**** Working data
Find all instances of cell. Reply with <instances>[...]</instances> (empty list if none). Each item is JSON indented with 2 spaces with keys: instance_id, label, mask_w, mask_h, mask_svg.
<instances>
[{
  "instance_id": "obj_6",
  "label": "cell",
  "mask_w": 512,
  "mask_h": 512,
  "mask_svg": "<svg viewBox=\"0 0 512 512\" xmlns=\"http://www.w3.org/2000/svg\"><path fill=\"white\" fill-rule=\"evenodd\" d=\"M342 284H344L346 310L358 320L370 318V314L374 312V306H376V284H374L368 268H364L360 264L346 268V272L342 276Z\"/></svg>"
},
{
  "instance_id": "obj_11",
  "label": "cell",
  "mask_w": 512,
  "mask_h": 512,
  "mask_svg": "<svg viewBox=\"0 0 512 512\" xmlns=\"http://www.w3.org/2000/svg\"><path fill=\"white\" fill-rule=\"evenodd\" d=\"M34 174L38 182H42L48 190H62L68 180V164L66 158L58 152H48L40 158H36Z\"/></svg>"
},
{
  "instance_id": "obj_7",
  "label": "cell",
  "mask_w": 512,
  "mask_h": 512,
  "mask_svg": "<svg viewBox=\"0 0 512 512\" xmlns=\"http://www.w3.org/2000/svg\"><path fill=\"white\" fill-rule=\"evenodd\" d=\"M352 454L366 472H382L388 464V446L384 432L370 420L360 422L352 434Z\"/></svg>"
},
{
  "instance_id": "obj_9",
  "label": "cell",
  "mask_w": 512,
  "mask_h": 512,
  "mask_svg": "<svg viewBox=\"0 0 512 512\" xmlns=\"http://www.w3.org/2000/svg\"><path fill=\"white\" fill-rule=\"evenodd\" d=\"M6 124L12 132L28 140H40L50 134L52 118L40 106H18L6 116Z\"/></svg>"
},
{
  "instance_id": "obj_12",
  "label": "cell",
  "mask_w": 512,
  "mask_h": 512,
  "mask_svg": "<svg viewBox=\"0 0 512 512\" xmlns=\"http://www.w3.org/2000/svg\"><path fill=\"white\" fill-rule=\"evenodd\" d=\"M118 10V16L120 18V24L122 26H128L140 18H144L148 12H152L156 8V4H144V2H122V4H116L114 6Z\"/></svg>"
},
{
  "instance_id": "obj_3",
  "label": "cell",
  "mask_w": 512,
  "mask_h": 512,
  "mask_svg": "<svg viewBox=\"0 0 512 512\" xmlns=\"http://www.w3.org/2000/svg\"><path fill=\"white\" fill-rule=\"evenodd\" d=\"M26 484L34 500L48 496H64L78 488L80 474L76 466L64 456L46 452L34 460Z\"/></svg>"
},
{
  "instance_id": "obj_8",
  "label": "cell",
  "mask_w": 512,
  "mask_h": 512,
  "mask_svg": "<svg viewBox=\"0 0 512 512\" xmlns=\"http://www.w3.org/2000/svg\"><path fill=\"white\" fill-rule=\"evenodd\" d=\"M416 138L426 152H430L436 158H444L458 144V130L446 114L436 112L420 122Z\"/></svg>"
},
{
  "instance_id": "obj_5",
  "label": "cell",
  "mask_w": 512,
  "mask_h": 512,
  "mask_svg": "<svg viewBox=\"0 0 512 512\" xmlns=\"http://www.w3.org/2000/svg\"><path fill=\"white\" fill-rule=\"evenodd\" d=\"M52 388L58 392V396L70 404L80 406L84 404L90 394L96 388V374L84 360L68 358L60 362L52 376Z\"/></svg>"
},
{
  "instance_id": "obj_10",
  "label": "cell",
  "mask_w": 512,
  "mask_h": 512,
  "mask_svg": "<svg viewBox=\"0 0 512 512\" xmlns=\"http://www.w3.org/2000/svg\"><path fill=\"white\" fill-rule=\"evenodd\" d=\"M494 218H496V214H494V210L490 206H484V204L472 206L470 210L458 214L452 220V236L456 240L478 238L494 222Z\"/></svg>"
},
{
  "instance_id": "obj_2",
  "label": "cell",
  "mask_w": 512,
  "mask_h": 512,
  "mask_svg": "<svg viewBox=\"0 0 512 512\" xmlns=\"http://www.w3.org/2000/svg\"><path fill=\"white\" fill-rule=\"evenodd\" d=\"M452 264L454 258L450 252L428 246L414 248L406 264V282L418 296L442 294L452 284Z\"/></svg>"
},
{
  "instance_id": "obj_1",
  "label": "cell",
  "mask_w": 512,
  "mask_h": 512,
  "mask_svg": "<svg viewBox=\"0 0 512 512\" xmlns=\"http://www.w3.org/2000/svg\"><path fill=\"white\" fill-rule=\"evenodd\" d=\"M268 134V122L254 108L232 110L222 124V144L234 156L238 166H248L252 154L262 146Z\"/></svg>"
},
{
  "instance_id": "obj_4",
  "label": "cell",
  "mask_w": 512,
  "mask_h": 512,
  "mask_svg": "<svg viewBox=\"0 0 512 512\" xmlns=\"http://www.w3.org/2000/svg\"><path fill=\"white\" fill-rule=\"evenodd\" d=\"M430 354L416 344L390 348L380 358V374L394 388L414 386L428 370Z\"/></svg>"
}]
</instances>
********
■ Given instruction
Count how many lines of the records contain the string "instances", with case counting. Reply with the number alone.

■ Response for this exercise
3